Class of 2026Salt Lake City, Utah

About

I’d like to explore the following areas under the guidance of my mentor in the summer of 2024: - Non-traditional pathfinding/safety systems for autonomous vehicles. - Possibility of integrating modern pathfinding systems onto old vehicles - Usage of NLP in (financial) fraud detection My goals are 1. Complete an ISEF and publication-worthy research project 2. Publish a paper surrounding my research in a reputable journal.

Projects

  • "Silver Sync - The Application of Generative Pre-Trained Transformer Natural Language Processing (NLP-GPT) Based Intelligent Assistance Technology (IAT) on Seniors to Improve Their Safety, Increase Senior Autonomy and Decrease Social Isolation" with mentor Clark (Dec. 15, 2023)

Project Portfolio

Silver Sync - The Application of Generative Pre-Trained Transformer Natural Language Processing (NLP-GPT) Based Intelligent Assistance Technology (IAT) on Seniors to Improve Their Safety, Increase Senior Autonomy and Decrease Social Isolation

Started May 3, 2023

Abstract or project description

Seniors living alone or in a nursing home are often isolated from interpersonal interaction - be it chatting, assistance or responding to extreme situations.
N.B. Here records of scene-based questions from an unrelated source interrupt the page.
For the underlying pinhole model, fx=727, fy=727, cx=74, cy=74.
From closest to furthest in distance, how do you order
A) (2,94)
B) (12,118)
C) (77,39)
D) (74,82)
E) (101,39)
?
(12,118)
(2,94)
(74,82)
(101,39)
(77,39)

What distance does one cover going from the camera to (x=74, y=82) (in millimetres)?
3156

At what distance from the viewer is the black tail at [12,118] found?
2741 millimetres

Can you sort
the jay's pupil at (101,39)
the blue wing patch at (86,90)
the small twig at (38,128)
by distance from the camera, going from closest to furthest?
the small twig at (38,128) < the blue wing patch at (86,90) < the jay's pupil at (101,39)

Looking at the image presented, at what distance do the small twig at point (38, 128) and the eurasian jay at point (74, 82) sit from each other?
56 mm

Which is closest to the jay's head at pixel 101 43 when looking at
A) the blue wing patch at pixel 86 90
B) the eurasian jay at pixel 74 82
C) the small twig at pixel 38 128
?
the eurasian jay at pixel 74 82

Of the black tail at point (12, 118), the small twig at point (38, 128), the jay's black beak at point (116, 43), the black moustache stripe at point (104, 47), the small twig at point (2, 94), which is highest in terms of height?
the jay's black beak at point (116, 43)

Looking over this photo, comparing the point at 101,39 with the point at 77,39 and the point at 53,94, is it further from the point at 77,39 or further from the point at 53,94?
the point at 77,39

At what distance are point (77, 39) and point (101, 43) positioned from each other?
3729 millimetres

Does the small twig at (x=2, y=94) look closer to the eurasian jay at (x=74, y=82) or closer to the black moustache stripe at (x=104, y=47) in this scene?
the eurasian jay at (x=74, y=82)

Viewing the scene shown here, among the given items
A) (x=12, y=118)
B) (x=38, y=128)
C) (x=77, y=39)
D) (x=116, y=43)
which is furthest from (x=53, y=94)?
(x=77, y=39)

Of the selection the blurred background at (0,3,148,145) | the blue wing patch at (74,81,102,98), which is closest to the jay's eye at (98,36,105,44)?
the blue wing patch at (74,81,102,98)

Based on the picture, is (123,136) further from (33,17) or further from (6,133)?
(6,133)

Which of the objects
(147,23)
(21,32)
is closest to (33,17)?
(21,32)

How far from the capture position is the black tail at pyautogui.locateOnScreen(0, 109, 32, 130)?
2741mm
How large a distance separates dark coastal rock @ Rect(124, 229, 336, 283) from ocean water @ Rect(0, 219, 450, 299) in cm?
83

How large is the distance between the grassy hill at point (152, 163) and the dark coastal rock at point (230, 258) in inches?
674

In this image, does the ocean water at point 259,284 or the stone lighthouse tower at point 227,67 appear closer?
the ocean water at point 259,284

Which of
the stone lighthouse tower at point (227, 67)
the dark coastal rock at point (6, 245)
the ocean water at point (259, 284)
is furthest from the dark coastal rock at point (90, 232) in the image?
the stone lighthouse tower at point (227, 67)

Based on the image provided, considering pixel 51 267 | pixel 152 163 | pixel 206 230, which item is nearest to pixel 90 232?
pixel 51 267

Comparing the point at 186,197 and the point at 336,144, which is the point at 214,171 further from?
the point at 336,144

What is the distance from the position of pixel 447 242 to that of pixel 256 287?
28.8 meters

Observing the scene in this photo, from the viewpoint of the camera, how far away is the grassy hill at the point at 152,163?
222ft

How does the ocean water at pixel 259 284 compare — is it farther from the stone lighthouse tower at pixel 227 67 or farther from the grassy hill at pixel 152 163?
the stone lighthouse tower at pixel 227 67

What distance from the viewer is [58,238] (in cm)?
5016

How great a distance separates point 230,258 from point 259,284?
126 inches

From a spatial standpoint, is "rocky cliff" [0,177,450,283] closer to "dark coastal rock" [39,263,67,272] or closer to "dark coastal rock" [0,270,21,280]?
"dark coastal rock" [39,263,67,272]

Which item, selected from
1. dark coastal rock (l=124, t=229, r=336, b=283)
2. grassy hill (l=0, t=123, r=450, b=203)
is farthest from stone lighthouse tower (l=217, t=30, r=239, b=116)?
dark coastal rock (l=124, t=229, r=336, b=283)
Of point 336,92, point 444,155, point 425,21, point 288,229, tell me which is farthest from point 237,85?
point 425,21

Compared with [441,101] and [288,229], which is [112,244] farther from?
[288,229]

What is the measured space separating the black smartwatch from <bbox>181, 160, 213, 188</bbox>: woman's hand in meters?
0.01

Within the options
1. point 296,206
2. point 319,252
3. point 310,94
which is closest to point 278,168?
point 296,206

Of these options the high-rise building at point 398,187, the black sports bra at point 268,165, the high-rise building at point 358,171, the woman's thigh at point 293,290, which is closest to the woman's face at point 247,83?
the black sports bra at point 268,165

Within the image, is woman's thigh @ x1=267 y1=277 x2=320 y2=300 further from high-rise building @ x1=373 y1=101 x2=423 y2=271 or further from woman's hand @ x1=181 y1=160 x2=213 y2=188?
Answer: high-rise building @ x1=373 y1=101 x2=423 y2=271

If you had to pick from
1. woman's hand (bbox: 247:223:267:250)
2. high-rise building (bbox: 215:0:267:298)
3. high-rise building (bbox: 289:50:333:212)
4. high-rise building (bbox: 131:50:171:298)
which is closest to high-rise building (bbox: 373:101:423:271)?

This leaves them in a vulnerable situation which continues to deteriorate with the increase of the aging population and stagnation of available support resources. To combat this, I aim to create a system based on cutting-edge Natural Language Processing (NLP) Generative Pre-Trained Transformer (GPT) to naturally and appropriately respond to the needs of a senior. To begin, an Automatic Speech Recognition (ASR) system parses speech from the user to determine their sentiment. Simultaneously, a Face-mesh Computer Vision (CV) system captures images of the user to identify their position, sentiment and potential needs (like the wish to interrupt). This data is sent to a cloud storage-base and automatically processed by a State Machine to identify the state of the senior and react accordingly. The state of the user as well as what they said is piped to a GPT that returns a text response and keeps a transcript for future conversational reference. This response is then output as speech via a Speech-To-Text (STT) system to the senior in a conversational way which allows them to respond.